Menyulap tempat seram jadi Taman Bahagia Indonesia

Sabtu, 30 Januari 2021 8:34 WIB

Menyulap tempat seram jadi Taman Bahagia Indonesia

Pendiri Taman Bahagia Indonesia Asep Chaerulloh saat ditemui di kediamannya Desa Wanajaya, Kecamatan Wanaraja, Kabupaten Garut, Jawa Barat, Rabu (27/1/2021). ANTARA/Feri Purnama

Saya bangun tempat ini untuk dimanfaatkan bagi siapa saja mereka yang ingin belajar, belajar yang menyenangkan, bahagia,

Garut (ANTARA) - Tempatnya terlihat sederhana berada di pinggiran jalan desa di tengah padatnya pemukiman rumah penduduk. Tempat itu memiliki keindahan tersendiri, terdapat danau, tanam-tanaman yang akan membuat nyaman bagi siapa saja yang datang ke sana.


Tempat itu adalah Taman Bahagia Indonesia yang dibangun di Kampung Samangen, Desa Wanajaya, Kecamatan Wanaraja, Kabupaten Garut, atau sekitar 30 menit perjalanan menggunakan kendaraan roda dua dari perkotaan Garut.

Taman Bahagia Indonesia itu diciptakan untuk menjadi wisata edukasi yang terbuka bagi kalangan siapa saja, mulai anak-anak sekolahan, mahasiswa sampai orang dewasa untuk melakukan berbagai kegiatan bermain, belajar bersama, maupun tempat diskusi untuk menambah wawasan dan pengetahuan baru.

Sang pencetus Taman Bahagia Indonesia itu adalah Asep Chaerulloh yang kini usianya sudah 50 tahun, dia membebaskan tempatnya bagi siapa saja yang mau memanfaatkan taman itu.
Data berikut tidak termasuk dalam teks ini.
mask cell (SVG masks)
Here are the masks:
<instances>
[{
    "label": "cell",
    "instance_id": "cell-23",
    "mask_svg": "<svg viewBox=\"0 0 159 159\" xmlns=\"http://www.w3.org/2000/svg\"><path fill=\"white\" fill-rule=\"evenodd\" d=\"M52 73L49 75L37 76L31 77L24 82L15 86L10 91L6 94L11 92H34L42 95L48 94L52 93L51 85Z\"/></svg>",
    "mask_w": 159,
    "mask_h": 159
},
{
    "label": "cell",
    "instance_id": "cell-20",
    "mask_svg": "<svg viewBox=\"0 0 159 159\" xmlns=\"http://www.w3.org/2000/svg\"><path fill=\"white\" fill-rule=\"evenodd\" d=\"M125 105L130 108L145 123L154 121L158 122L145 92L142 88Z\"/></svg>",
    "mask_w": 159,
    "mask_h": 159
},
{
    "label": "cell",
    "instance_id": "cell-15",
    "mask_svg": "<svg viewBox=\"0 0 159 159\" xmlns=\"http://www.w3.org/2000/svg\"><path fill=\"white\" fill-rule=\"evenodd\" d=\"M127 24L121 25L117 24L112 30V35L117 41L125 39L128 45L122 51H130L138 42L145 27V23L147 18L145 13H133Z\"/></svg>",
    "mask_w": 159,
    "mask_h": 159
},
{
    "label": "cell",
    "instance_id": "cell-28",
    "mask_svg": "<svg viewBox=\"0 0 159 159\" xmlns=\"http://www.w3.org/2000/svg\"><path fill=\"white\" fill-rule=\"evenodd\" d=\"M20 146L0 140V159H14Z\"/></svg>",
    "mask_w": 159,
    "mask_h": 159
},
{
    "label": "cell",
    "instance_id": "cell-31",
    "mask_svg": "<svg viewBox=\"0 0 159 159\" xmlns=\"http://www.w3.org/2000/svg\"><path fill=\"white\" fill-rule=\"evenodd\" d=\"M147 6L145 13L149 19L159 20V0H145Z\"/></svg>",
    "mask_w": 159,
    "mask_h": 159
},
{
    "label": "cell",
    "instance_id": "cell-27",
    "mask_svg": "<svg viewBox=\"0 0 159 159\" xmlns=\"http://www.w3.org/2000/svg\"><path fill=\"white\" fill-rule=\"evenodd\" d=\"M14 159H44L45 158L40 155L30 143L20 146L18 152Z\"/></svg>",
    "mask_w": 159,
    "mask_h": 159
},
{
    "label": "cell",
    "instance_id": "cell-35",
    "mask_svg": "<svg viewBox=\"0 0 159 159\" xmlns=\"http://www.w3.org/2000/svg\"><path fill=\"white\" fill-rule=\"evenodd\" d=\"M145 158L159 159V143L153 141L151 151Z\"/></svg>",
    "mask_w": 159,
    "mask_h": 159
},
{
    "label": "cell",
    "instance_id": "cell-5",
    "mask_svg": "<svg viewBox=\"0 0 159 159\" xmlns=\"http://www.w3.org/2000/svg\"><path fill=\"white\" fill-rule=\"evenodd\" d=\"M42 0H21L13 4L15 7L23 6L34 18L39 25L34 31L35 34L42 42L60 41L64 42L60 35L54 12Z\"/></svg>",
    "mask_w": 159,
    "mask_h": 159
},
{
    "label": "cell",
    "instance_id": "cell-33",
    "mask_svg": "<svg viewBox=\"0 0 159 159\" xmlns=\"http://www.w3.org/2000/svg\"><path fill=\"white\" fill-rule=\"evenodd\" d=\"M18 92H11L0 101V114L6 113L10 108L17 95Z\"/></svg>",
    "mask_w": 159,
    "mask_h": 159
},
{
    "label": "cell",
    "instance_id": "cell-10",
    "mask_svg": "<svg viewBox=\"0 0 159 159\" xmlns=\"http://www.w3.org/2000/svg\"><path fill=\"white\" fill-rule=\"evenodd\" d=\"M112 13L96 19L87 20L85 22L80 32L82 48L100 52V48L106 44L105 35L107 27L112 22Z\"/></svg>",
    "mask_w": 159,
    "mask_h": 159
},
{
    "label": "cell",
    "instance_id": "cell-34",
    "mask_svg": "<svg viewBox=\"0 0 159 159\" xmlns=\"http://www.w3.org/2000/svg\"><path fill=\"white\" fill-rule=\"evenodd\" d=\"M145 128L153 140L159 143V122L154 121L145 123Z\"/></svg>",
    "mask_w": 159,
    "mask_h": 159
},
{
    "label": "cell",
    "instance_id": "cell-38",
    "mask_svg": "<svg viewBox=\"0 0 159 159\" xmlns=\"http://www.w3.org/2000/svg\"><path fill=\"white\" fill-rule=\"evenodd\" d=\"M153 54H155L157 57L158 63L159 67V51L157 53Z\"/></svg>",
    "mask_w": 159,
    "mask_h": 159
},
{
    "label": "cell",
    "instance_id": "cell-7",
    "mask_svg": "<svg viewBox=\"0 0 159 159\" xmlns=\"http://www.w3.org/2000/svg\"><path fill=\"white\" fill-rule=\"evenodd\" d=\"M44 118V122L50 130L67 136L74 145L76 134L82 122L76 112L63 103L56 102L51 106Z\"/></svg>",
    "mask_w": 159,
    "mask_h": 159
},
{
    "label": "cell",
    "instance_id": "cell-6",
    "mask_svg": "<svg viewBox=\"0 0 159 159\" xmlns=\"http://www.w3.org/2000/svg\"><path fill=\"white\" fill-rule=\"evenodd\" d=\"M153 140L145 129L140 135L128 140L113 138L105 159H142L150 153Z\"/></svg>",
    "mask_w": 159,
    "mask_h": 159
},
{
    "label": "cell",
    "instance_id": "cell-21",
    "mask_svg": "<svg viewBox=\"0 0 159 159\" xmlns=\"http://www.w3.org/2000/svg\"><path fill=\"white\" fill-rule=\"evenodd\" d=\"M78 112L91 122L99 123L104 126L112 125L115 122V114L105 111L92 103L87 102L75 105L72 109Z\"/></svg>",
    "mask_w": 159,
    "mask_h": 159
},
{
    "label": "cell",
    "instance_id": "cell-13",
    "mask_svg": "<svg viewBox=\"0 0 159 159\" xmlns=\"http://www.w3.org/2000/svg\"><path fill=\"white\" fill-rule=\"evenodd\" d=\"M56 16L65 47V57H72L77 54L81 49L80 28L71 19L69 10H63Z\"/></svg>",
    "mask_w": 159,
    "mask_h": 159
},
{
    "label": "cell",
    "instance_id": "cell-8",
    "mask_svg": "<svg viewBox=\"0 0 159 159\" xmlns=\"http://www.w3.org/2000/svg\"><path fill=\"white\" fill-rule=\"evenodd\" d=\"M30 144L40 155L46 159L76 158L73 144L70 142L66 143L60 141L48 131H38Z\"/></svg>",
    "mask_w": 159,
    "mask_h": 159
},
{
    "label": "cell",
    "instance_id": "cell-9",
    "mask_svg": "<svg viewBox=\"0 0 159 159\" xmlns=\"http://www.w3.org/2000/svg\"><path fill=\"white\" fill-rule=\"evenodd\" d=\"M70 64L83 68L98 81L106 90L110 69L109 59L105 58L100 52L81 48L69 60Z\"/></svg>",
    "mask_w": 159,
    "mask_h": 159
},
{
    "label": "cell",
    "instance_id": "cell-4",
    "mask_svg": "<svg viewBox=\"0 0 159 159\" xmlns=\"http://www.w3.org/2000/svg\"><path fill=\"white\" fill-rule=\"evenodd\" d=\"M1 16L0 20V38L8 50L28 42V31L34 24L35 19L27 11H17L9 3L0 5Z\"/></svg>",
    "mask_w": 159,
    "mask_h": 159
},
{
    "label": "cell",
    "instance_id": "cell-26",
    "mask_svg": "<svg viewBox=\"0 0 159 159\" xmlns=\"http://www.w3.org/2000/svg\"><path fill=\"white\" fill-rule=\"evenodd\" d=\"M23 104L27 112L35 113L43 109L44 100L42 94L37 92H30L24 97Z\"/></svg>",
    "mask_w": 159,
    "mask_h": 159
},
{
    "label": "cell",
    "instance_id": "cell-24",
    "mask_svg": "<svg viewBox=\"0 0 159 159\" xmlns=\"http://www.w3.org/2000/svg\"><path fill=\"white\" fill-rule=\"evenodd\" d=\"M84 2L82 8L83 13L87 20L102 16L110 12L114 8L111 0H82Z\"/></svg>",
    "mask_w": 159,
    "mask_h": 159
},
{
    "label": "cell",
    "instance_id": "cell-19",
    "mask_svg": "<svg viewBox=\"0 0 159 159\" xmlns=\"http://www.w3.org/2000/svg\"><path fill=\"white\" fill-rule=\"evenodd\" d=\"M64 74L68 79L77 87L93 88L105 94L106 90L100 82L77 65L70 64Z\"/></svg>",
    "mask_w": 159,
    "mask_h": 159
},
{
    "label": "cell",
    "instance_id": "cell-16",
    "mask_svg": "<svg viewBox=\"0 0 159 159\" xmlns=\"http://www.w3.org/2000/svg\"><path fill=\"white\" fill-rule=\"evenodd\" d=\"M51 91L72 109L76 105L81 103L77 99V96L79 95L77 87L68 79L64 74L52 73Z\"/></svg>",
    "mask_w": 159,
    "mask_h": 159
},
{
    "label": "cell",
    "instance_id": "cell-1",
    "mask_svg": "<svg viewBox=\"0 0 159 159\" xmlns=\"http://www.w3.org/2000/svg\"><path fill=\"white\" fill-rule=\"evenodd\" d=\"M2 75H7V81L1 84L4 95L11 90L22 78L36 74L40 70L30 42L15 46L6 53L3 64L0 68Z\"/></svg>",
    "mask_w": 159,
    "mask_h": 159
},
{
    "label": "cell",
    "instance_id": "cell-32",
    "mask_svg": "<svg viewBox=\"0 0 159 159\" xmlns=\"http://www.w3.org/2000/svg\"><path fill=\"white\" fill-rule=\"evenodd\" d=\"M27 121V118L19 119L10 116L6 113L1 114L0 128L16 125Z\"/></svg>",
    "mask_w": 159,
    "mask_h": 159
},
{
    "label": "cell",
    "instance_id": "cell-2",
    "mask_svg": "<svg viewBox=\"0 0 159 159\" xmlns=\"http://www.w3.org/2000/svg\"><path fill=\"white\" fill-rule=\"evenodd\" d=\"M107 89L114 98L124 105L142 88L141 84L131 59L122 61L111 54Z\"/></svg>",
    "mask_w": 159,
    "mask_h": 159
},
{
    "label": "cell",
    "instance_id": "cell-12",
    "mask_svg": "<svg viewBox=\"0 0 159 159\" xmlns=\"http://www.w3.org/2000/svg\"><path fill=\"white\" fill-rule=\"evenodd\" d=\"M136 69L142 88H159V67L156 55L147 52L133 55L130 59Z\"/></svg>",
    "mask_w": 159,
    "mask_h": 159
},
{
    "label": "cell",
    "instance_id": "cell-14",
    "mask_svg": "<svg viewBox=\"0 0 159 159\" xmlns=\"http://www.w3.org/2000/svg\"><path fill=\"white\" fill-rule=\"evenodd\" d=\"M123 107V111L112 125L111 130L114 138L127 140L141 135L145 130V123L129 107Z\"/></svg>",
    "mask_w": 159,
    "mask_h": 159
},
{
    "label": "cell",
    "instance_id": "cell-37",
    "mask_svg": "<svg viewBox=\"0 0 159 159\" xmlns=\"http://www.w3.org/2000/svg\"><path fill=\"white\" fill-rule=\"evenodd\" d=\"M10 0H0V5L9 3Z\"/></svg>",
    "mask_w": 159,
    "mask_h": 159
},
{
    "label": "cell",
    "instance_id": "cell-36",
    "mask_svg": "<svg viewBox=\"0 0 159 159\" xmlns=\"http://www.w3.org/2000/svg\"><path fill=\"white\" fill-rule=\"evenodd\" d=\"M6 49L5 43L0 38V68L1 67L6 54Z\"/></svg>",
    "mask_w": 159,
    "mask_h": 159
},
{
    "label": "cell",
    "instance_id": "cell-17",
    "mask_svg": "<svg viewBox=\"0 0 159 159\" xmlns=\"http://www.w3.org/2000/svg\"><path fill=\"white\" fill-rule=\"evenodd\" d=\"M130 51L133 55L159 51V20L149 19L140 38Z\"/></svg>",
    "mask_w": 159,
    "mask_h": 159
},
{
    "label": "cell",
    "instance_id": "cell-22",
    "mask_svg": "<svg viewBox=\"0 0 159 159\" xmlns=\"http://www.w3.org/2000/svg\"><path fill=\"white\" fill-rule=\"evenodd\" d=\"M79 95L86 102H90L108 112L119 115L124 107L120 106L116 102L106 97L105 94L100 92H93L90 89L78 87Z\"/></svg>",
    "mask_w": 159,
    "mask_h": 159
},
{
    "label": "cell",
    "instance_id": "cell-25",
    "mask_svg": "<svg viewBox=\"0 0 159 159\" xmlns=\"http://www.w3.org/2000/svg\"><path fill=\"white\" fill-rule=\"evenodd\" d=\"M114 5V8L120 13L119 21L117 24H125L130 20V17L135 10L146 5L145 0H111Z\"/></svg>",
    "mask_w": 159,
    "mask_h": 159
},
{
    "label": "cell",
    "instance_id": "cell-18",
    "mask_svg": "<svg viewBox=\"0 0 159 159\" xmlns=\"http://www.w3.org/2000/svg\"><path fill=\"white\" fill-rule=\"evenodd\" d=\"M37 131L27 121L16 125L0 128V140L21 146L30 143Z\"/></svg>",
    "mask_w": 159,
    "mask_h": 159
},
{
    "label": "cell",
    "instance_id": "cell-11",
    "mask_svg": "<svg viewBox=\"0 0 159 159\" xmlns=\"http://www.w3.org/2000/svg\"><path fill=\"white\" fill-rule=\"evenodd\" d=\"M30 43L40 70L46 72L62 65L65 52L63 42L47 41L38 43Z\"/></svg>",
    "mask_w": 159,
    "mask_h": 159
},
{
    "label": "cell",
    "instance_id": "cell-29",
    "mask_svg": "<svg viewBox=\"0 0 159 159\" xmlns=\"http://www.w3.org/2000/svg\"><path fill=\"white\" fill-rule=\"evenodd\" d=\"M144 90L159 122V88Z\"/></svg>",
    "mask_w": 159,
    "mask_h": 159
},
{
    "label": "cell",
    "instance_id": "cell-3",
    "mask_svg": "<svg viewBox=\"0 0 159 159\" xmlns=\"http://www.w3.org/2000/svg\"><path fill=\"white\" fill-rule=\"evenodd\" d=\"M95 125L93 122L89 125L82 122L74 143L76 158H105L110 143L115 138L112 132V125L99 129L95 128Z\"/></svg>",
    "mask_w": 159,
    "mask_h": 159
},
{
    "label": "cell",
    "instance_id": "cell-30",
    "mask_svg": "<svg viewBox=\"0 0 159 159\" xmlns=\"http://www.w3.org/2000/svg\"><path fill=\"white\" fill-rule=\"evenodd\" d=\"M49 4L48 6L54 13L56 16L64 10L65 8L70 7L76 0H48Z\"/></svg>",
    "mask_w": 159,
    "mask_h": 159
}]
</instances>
Dia membangun tempat itu tidak tanpa tujuan tapi sesuai dengan nama tempatnya ingin meningkatkan kebahagiaan anak-anak atau dijadikan sebagai homeschooling yaitu sekolah rumah bagi anak-anaknya maupun anak-anak di sekitar kampungnya.

Tempat seluas 2.500 meter persegi itu sebagian sudah disulap menjadi tempat yang menarik, unik, dan nyaman. Sebuah tempat yang berbeda daripada rumah-rumah warga lainnya, mungkin juga tidak pernah terpikirkan oleh masyarakat di daerah itu.

Bagi Asep tempat yang sebelumnya menurut warga merupakan tempat yang tidak menarik karena dijadikan tempat buang sampah, terdapat pohon besar dan banyak tanaman liar yang tidak enak dipandang, sehingga banyak orang tidak mau mendatangi tempat itu.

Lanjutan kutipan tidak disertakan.